The Commodity Exchange Act contains a number of exclusions from the definition of “swap,” including for any note, bond, or evidence of indebtedness. Although the instruments bore the title of a “note,” as a matter of economic reality, the defendants conceded that they were not designed to operate as a note, bond, or evidence of indebtedness. There is also an exemption for security forward contracts.  The fact that the SHN contemplated the physical delivery of the underlying backup shares (or their equivalent) in certain limited circumstances did not render it a security forward or a purchase or sale of a security on a fixed or contingent basis.

Dodd-Frank and Section 5(e) of the Securities Act makes it unlawful for any person to offer to sell, offer to buy, or purchase or sell a security-based swap to any person who is not an eligible contract participant without an effective registration statement. An “eligible contract participant” includes several categories of persons and, in certain cases, monetary thresholds that vary depending on the particular type of person or entity involved. For example, individuals need at least $5 million and often $10 million invested on a discretionary basis to qualify as eligible contract participants.

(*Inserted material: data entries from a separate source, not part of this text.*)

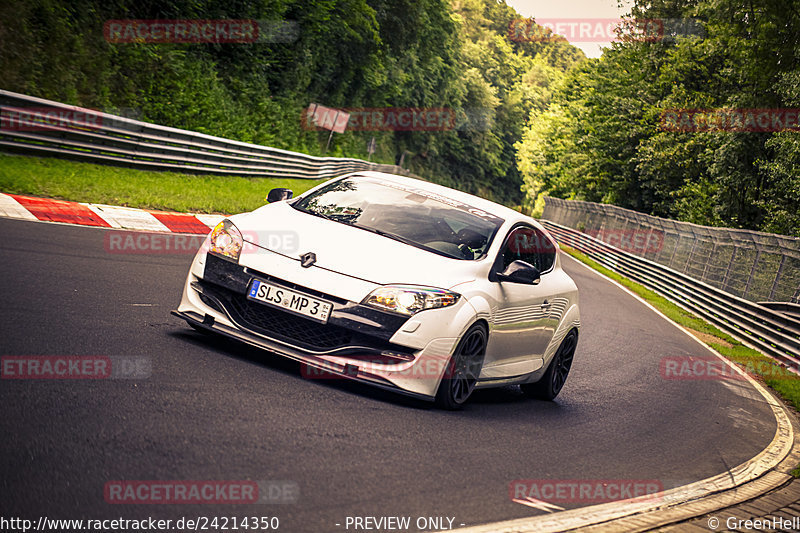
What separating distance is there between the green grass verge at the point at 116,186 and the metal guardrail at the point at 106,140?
0.25 m

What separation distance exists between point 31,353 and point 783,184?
31.6 meters

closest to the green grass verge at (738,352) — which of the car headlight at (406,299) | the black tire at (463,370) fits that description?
the black tire at (463,370)

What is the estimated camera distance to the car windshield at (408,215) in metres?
7.02

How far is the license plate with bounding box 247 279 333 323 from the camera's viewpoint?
602cm

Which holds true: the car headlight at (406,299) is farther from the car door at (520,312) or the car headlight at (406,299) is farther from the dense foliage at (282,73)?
the dense foliage at (282,73)

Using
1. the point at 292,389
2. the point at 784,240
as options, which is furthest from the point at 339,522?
the point at 784,240

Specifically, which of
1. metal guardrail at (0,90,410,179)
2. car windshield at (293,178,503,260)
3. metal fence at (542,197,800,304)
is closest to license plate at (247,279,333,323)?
car windshield at (293,178,503,260)

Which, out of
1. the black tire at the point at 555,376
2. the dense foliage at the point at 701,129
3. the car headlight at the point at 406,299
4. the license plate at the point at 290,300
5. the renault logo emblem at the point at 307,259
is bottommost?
the black tire at the point at 555,376

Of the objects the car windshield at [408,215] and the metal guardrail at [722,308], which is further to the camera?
the metal guardrail at [722,308]

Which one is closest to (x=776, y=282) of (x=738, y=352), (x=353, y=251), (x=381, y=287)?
(x=738, y=352)

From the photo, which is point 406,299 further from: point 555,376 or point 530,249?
point 555,376

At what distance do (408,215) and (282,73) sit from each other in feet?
129

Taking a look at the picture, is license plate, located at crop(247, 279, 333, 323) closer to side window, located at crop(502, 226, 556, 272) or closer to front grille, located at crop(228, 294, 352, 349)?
front grille, located at crop(228, 294, 352, 349)

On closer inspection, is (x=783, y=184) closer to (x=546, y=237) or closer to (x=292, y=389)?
(x=546, y=237)
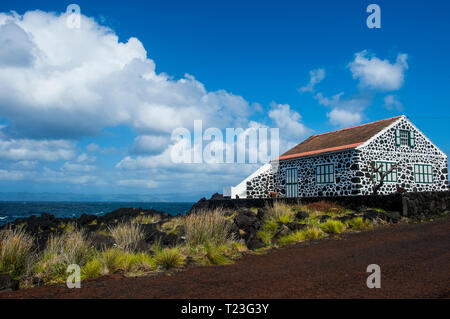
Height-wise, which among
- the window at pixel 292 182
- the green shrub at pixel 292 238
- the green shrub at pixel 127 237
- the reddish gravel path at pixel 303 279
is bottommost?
the reddish gravel path at pixel 303 279

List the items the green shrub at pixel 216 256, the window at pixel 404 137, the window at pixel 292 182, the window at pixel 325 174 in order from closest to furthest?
the green shrub at pixel 216 256
the window at pixel 325 174
the window at pixel 404 137
the window at pixel 292 182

Dodd-Frank also makes it unlawful:

  • for any person to offer to sell, offer to buy, or purchase or sell a security-based swap to any person who is not an eligible contract participant without an effective registration statement; and
  • for any person to effect a transaction in a security-based swap with or for a person that is not an eligible contract participant, unless such transaction is effected on a national securities exchange.

Many shareholders and investors who entered into defendants’ SHN and PDN contracts were not eligible contract participants. Therefore, according to the SEC, the defendants violated the Securities Act because the transactions were not executed with eligible contract participants, no registration statements were in effect and the contracts were not effected on a national securities exchange.